Experts watching the effort unfold across multiple government agencies — the Treasury and Justice Departments at the forefront — say the degree of coordination is unprecedented and signals a determination to tackle these oligarchs and any activity illegal with renewed force.
“It can take a bit of prosecutorial and regulatory clout to apply sanctions to extraordinarily wealthy people who have a lot of resources,” said Edward Fishman, a former Russian State Department sanctions official. “By putting together this high-level task force that is clearly overseen by some of the most senior people in the Biden administration, I think that signals that they’re going to be pursuing these sanctions quite aggressively.”
Many oligarchs use shell companies that protect their property, leaving authorities to unravel a layer of businesses before discovering the true owner.
“Part of the reason we haven’t seen a lot of lawsuits is that these oligarchs are extremely wealthy and while many are committing white collar crimes, they hire very expensive lawyers to make it right” , said Bergmann, the former State Department official.
“What the oligarchs have done is just not worth the time for law enforcement to pursue them,” Bergmann said. “And what Biden said is no, no, no, we’re going to buy time and we’re going to dedicate the assets, and we’re going to dedicate the people to really start opening the books, knocking on doors, and seeing what we find.”
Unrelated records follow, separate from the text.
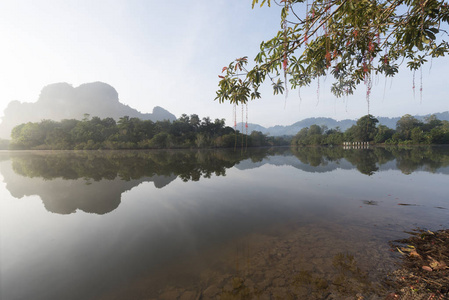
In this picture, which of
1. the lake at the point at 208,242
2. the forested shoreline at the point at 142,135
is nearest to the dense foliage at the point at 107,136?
the forested shoreline at the point at 142,135

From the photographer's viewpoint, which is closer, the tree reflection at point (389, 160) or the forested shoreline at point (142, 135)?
the tree reflection at point (389, 160)

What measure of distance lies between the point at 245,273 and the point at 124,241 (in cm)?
359

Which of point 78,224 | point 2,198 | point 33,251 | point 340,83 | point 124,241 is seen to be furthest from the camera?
point 2,198

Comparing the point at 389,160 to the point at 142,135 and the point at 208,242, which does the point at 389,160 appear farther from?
the point at 142,135

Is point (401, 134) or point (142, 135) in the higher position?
point (142, 135)

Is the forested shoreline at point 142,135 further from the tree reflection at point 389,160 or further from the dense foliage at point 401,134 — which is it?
the tree reflection at point 389,160

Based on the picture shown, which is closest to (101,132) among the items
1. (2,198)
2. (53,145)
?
(53,145)

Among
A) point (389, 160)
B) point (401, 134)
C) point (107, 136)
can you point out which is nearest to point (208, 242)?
point (389, 160)

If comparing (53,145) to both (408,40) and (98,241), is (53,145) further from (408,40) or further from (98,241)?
(408,40)

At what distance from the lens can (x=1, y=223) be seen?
6.45 m

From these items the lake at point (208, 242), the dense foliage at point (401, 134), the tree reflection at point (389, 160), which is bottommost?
the lake at point (208, 242)

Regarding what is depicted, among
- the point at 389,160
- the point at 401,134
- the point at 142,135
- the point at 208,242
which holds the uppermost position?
the point at 142,135

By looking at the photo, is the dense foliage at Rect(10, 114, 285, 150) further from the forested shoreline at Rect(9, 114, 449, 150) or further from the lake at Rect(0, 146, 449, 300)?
the lake at Rect(0, 146, 449, 300)

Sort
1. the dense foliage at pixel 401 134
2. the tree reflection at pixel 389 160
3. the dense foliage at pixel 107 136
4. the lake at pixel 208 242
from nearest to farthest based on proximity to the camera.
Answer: the lake at pixel 208 242
the tree reflection at pixel 389 160
the dense foliage at pixel 107 136
the dense foliage at pixel 401 134
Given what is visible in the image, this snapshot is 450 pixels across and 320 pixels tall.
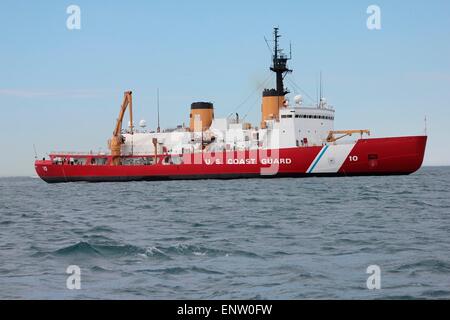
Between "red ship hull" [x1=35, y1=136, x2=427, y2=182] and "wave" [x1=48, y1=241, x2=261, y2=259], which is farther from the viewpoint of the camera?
"red ship hull" [x1=35, y1=136, x2=427, y2=182]

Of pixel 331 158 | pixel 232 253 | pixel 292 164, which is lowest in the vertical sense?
pixel 232 253

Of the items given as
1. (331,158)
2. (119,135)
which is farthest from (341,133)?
(119,135)

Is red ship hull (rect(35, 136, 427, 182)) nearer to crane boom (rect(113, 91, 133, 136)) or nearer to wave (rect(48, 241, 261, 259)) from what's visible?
crane boom (rect(113, 91, 133, 136))

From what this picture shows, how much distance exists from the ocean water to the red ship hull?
23.8m

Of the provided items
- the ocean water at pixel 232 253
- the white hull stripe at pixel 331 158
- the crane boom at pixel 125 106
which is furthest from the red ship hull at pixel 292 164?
the ocean water at pixel 232 253

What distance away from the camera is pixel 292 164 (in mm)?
47844

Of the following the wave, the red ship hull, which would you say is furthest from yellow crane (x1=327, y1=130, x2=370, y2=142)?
the wave

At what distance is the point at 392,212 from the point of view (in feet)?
69.1

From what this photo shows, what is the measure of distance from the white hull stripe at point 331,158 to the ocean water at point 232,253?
23791 mm

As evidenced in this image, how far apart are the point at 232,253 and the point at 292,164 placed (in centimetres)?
3552

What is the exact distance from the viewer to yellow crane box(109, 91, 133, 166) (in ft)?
193

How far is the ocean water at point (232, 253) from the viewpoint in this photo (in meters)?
9.44

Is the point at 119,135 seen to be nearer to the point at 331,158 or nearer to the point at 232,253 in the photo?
the point at 331,158

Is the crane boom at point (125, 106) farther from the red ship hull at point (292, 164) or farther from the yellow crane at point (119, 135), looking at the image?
the red ship hull at point (292, 164)
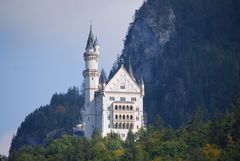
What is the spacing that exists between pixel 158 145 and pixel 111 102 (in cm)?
1560

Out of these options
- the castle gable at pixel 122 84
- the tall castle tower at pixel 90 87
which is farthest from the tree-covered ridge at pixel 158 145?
the castle gable at pixel 122 84

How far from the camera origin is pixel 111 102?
17650 cm

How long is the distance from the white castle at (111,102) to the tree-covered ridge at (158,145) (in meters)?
3.27

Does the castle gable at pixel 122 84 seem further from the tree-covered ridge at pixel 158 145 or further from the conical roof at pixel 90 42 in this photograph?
the tree-covered ridge at pixel 158 145

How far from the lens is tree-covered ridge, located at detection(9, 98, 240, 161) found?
152000 mm

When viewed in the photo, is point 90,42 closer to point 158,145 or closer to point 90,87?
point 90,87

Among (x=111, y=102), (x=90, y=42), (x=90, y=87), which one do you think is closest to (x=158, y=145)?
(x=111, y=102)

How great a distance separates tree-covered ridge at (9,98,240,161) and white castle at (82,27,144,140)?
3.27 metres

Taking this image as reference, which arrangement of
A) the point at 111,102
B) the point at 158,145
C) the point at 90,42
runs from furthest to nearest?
the point at 90,42, the point at 111,102, the point at 158,145

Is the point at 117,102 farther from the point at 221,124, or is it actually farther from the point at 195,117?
the point at 221,124

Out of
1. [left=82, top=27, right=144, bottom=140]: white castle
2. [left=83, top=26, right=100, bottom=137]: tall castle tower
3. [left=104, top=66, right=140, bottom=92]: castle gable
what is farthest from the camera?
[left=83, top=26, right=100, bottom=137]: tall castle tower

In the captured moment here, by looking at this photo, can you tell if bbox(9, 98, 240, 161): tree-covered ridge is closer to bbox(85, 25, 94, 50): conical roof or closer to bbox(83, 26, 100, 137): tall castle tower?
bbox(83, 26, 100, 137): tall castle tower

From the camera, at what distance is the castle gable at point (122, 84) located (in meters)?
178

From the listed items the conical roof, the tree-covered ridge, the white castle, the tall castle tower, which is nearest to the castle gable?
the white castle
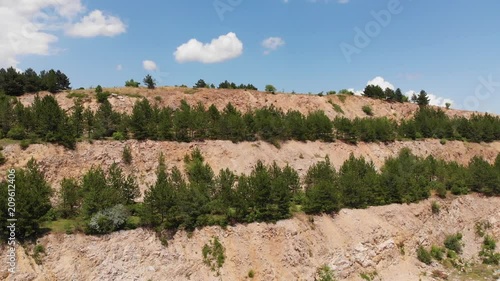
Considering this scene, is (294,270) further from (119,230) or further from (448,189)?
(448,189)

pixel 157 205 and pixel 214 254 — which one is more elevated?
pixel 157 205

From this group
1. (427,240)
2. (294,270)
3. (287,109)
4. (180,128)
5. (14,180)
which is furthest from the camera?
(287,109)

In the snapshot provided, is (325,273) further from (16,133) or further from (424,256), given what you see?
(16,133)

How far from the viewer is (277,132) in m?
64.8

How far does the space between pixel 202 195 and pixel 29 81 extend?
39.8 m

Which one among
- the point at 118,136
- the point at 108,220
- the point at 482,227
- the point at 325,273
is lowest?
the point at 325,273

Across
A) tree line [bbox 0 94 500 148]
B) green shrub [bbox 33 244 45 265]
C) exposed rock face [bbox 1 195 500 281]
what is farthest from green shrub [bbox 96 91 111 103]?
green shrub [bbox 33 244 45 265]

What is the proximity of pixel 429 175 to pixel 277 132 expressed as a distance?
25195mm

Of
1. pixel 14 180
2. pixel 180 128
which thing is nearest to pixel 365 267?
pixel 180 128

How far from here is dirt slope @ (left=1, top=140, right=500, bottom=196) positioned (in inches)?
1852

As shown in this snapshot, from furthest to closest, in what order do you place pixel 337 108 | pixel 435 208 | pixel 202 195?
pixel 337 108 < pixel 435 208 < pixel 202 195

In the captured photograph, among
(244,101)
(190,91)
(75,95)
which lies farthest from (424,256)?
(75,95)

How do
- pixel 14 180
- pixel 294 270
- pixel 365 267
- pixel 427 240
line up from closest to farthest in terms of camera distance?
pixel 14 180, pixel 294 270, pixel 365 267, pixel 427 240

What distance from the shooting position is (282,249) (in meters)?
41.7
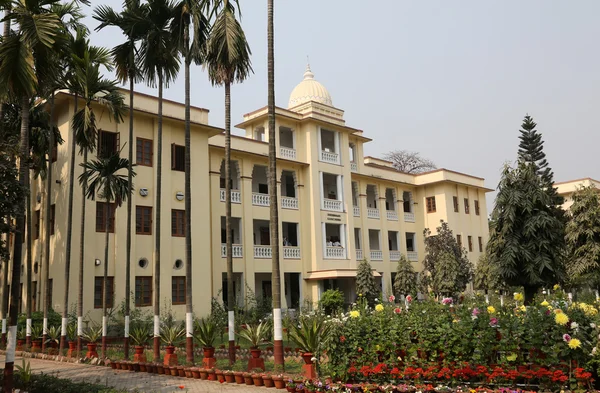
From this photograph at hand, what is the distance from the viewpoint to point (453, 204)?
33594 mm

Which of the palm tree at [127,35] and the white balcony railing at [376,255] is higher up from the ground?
the palm tree at [127,35]

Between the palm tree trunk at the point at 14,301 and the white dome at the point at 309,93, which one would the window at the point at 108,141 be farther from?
the white dome at the point at 309,93

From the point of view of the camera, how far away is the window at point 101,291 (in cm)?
1820

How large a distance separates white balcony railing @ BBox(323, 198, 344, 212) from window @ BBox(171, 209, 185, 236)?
834 centimetres

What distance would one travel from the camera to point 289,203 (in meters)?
26.1

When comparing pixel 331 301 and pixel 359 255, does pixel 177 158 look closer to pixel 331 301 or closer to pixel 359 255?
pixel 331 301

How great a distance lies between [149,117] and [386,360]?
49.8 ft

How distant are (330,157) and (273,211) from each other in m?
17.2

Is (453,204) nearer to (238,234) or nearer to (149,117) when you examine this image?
(238,234)

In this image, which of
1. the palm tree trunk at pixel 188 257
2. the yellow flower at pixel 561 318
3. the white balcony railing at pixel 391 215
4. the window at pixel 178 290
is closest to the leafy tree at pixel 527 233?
the yellow flower at pixel 561 318

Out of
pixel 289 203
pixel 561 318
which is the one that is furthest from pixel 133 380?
pixel 289 203

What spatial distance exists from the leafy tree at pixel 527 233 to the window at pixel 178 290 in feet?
37.8

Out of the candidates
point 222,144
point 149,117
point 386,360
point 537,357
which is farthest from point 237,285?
point 537,357

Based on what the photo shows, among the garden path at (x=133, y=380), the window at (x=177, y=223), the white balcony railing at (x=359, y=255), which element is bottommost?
the garden path at (x=133, y=380)
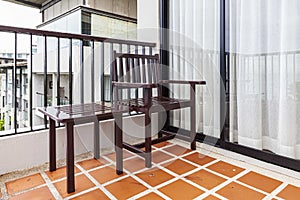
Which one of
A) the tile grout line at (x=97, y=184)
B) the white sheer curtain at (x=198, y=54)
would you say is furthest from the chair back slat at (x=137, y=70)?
the tile grout line at (x=97, y=184)

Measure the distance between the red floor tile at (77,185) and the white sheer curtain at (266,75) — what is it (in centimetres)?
122

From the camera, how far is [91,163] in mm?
1812

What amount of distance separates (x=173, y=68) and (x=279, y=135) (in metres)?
1.23

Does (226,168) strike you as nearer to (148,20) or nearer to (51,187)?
(51,187)

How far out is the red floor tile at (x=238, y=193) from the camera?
1.32 metres

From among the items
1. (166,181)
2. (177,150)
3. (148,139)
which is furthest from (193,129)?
(166,181)

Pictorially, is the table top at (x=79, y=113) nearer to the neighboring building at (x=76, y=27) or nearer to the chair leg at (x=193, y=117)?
the chair leg at (x=193, y=117)

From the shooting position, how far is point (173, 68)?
244 cm

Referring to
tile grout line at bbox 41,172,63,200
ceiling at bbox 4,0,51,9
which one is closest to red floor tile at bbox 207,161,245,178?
tile grout line at bbox 41,172,63,200

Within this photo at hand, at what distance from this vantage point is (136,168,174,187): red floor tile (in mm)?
1514

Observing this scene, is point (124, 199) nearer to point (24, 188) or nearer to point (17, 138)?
A: point (24, 188)

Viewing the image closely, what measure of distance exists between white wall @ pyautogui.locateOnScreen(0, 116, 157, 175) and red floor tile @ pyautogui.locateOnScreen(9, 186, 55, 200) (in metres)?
0.36

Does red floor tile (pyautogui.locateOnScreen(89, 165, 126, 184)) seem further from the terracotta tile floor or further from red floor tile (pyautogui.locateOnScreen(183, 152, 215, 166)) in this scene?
red floor tile (pyautogui.locateOnScreen(183, 152, 215, 166))

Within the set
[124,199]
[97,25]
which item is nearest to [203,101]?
[124,199]
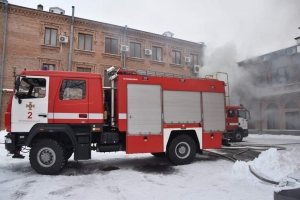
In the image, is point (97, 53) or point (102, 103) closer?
point (102, 103)

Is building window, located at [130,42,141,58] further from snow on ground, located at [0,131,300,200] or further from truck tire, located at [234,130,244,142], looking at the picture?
snow on ground, located at [0,131,300,200]

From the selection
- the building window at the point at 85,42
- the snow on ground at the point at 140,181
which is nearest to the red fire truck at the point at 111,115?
the snow on ground at the point at 140,181

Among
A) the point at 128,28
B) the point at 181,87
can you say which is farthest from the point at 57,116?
the point at 128,28

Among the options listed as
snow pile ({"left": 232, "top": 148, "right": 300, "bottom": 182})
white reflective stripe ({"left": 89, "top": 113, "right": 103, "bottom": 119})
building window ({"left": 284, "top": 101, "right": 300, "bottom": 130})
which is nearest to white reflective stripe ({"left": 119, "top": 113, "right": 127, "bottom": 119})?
white reflective stripe ({"left": 89, "top": 113, "right": 103, "bottom": 119})

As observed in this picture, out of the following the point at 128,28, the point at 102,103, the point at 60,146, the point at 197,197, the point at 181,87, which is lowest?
the point at 197,197

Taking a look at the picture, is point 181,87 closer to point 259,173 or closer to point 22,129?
point 259,173

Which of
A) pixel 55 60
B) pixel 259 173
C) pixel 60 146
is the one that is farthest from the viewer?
pixel 55 60

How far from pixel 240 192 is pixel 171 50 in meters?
20.5

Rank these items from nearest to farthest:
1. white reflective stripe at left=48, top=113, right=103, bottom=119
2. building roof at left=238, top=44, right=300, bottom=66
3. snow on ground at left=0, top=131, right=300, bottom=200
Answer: snow on ground at left=0, top=131, right=300, bottom=200 < white reflective stripe at left=48, top=113, right=103, bottom=119 < building roof at left=238, top=44, right=300, bottom=66

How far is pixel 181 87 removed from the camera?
8.07m

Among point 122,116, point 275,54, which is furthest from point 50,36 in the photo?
point 275,54

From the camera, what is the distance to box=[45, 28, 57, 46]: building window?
1902 centimetres

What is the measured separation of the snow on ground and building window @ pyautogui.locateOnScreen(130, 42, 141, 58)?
15.5 metres

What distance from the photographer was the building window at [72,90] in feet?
22.2
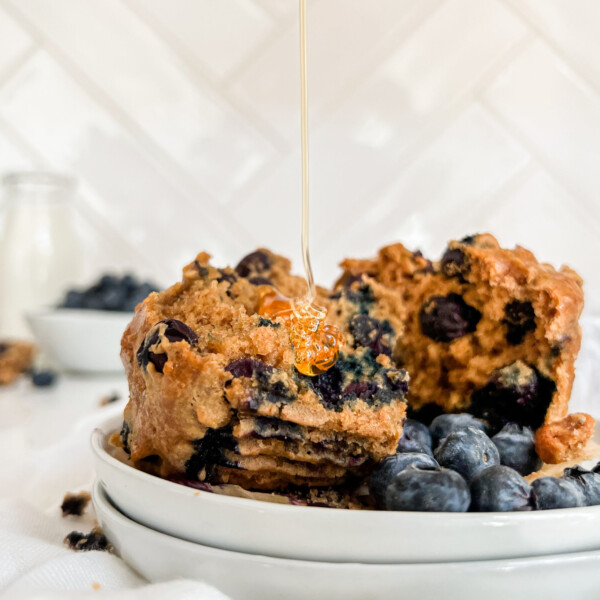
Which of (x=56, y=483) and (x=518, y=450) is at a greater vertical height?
(x=518, y=450)

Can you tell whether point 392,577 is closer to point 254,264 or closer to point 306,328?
point 306,328

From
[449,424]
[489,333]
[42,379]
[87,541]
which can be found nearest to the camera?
[87,541]

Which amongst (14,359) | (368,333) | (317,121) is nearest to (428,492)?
(368,333)

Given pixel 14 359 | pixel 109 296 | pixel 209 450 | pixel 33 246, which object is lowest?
pixel 14 359

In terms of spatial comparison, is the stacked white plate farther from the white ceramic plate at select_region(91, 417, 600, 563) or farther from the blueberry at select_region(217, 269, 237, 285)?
the blueberry at select_region(217, 269, 237, 285)

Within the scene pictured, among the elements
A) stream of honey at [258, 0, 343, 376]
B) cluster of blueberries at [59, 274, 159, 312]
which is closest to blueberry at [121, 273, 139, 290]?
cluster of blueberries at [59, 274, 159, 312]

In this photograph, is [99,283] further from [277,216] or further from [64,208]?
[277,216]
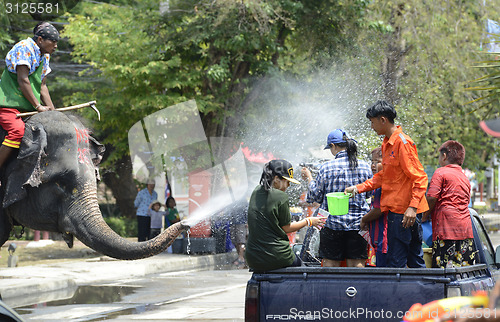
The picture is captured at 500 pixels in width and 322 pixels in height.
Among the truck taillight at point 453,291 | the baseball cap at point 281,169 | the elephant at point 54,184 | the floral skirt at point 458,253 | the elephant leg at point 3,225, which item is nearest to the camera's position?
the truck taillight at point 453,291

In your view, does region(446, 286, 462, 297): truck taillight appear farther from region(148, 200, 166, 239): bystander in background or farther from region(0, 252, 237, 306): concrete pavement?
region(148, 200, 166, 239): bystander in background

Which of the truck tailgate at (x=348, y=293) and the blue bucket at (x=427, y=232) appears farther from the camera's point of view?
the blue bucket at (x=427, y=232)

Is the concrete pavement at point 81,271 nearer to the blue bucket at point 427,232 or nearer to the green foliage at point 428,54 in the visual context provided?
the blue bucket at point 427,232

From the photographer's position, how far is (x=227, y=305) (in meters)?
10.6

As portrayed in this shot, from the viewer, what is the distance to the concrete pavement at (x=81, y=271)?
12.0 m

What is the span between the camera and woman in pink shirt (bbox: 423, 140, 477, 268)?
6.79m

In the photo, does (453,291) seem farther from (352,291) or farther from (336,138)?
(336,138)

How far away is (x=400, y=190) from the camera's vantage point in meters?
6.21

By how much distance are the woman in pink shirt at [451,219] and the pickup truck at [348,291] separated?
1250mm

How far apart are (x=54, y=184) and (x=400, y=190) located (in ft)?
9.22

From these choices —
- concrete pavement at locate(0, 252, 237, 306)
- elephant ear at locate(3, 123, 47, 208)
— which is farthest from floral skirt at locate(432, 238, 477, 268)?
concrete pavement at locate(0, 252, 237, 306)

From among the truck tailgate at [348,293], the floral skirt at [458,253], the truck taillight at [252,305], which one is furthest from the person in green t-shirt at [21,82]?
the floral skirt at [458,253]

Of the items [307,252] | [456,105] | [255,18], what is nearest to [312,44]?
[255,18]

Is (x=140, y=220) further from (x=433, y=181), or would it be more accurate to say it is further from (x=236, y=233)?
(x=433, y=181)
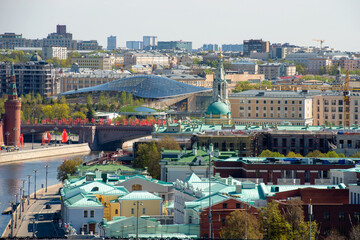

This crackdown could eventually cause upheaval in Russia, experts warn. “A problem for Putin is that he has a very angry class of people who are very rich and powerful who are all going back to Moscow and St. Petersburg, and they don’t want to be there,” Bergmann said.
One area of possible vulnerability for Russians in the United States is the millions of dollars Russian oligarchs have invested in real estate in New York, Miami and elsewhere.
Elliott of Nest Seekers International said wealthy Russians are savvy and he predicted: “These guys are going to be liquidated because they’re smart. They’ll put it at least 20% below market price because at the end of the day 80% of something is better than… nothing.”
Time is running out for some Russians who are not currently sanctioned but fear they may be next.
“As of today, there is nothing illegal about liquidating your assets,” Elliott said.